--- To be done ---
Each entry below should be reproduced character for character.

--- Provided information ---

================================

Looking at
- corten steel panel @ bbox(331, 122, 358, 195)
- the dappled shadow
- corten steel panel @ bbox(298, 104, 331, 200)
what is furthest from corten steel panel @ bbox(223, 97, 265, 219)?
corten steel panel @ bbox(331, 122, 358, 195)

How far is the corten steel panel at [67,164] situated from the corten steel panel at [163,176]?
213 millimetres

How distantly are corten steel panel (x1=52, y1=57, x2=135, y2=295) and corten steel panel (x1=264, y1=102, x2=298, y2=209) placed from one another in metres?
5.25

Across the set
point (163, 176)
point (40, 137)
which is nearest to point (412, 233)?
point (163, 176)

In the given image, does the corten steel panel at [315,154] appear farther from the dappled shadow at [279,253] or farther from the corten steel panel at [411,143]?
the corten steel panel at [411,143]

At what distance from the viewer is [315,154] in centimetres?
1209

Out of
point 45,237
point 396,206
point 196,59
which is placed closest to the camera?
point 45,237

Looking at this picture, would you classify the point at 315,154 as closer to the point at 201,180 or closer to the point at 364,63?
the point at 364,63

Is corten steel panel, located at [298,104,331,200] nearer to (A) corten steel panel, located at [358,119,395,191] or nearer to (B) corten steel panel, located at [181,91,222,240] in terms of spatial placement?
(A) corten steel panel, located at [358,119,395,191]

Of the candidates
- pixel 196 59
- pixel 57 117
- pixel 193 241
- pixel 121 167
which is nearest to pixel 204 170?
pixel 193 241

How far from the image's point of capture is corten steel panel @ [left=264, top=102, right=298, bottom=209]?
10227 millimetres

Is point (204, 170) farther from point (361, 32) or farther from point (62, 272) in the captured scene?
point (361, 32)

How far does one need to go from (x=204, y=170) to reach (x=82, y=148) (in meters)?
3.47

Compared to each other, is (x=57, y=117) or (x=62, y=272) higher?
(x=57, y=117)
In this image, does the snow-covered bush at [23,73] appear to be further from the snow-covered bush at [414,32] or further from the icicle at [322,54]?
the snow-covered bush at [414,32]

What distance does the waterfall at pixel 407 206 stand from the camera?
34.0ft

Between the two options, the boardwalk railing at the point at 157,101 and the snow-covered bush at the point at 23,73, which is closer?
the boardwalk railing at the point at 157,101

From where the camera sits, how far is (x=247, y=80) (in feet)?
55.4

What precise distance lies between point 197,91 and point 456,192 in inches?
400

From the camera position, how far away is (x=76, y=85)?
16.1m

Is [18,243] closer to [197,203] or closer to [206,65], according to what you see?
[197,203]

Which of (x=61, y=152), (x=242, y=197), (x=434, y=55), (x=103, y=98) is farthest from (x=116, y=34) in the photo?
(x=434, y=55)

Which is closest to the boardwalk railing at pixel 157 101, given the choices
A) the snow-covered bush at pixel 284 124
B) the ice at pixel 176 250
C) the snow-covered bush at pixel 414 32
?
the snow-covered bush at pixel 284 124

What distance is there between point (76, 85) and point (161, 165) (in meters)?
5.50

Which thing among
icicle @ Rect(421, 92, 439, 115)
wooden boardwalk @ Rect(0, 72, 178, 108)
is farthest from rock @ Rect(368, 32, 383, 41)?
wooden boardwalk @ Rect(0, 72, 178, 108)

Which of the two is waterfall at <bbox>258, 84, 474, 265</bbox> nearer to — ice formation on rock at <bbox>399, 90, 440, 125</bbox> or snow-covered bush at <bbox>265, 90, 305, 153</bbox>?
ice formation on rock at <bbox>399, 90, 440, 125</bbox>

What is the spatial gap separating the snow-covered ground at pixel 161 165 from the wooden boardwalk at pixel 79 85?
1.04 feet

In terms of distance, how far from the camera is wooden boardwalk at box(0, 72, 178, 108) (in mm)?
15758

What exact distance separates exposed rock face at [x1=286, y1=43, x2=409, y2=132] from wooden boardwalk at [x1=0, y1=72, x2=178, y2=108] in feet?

================================

--- Response to the task ---
Looking at
- corten steel panel @ bbox(331, 122, 358, 195)
- the dappled shadow
- corten steel panel @ bbox(298, 104, 331, 200)
what is furthest from corten steel panel @ bbox(223, 97, 265, 219)?
corten steel panel @ bbox(331, 122, 358, 195)

How far is the corten steel panel at [67,164] situated from the corten steel panel at [163,176]?
213 millimetres

How distantly are corten steel panel (x1=52, y1=57, x2=135, y2=295) and corten steel panel (x1=264, y1=102, x2=298, y2=209) placed from one another in metres?
5.25

Across the set
point (163, 176)
point (40, 137)
which is nearest to point (412, 233)?
point (163, 176)

In the given image, does the corten steel panel at [315,154] appear farther from the dappled shadow at [279,253] or farther from the corten steel panel at [411,143]?
the corten steel panel at [411,143]

At what distance from the viewer is [315,154] in centimetres?
1209

Out of
point 45,237
point 396,206
point 196,59
which is placed closest to the camera?
point 45,237

Looking at this picture, would you classify the point at 315,154 as closer to the point at 201,180 or closer to the point at 364,63?
the point at 364,63

Is corten steel panel, located at [298,104,331,200] nearer to (A) corten steel panel, located at [358,119,395,191] or nearer to (B) corten steel panel, located at [181,91,222,240] in terms of spatial placement?
(A) corten steel panel, located at [358,119,395,191]

Of the candidates
- pixel 196 59
- pixel 57 117
- pixel 193 241
- pixel 121 167
which is nearest to pixel 204 170?
pixel 193 241

How far from the image's point of capture is corten steel panel @ [left=264, top=102, right=298, bottom=209]?
10227 millimetres

Is point (204, 170) farther from point (361, 32) or farther from point (62, 272) in the captured scene?
point (361, 32)

How far does one need to go from (x=204, y=170) to reach (x=82, y=148) (in meters)?
3.47

Compared to each other, is (x=57, y=117) or (x=62, y=272) higher?
(x=57, y=117)
In this image, does the snow-covered bush at [23,73] appear to be further from the snow-covered bush at [414,32] or further from the icicle at [322,54]?
the snow-covered bush at [414,32]

What distance does the waterfall at pixel 407 206 stand from the camera?
34.0ft

Between the two options, the boardwalk railing at the point at 157,101 and the snow-covered bush at the point at 23,73, which is closer?
the boardwalk railing at the point at 157,101

From where the camera sits, how far is (x=247, y=80) (in feet)?
55.4

What precise distance lies between point 197,91 and point 456,192 in inches?
400

From the camera position, how far away is (x=76, y=85)?
16.1m

Is [18,243] closer to [197,203] or closer to [206,65], according to what you see?
[197,203]

Which of (x=61, y=152), (x=242, y=197), (x=434, y=55), (x=103, y=98) is farthest from (x=116, y=34) in the photo?
(x=434, y=55)

Which is closest to the boardwalk railing at pixel 157 101, given the choices
A) the snow-covered bush at pixel 284 124
B) the ice at pixel 176 250
C) the snow-covered bush at pixel 414 32
?
the snow-covered bush at pixel 284 124

What distance is there between point (76, 85) and point (161, 165) (in meters)?
5.50

Which thing among
icicle @ Rect(421, 92, 439, 115)
wooden boardwalk @ Rect(0, 72, 178, 108)
is farthest from rock @ Rect(368, 32, 383, 41)?
wooden boardwalk @ Rect(0, 72, 178, 108)

Which of the two is waterfall at <bbox>258, 84, 474, 265</bbox> nearer to — ice formation on rock at <bbox>399, 90, 440, 125</bbox> or snow-covered bush at <bbox>265, 90, 305, 153</bbox>?
ice formation on rock at <bbox>399, 90, 440, 125</bbox>

What is the spatial gap separating the snow-covered ground at pixel 161 165 from the wooden boardwalk at pixel 79 85?
1.04 feet

In terms of distance, how far from the camera is wooden boardwalk at box(0, 72, 178, 108) (in mm)?
15758

What exact distance separates exposed rock face at [x1=286, y1=43, x2=409, y2=132] from wooden boardwalk at [x1=0, y1=72, x2=178, y2=108] in feet?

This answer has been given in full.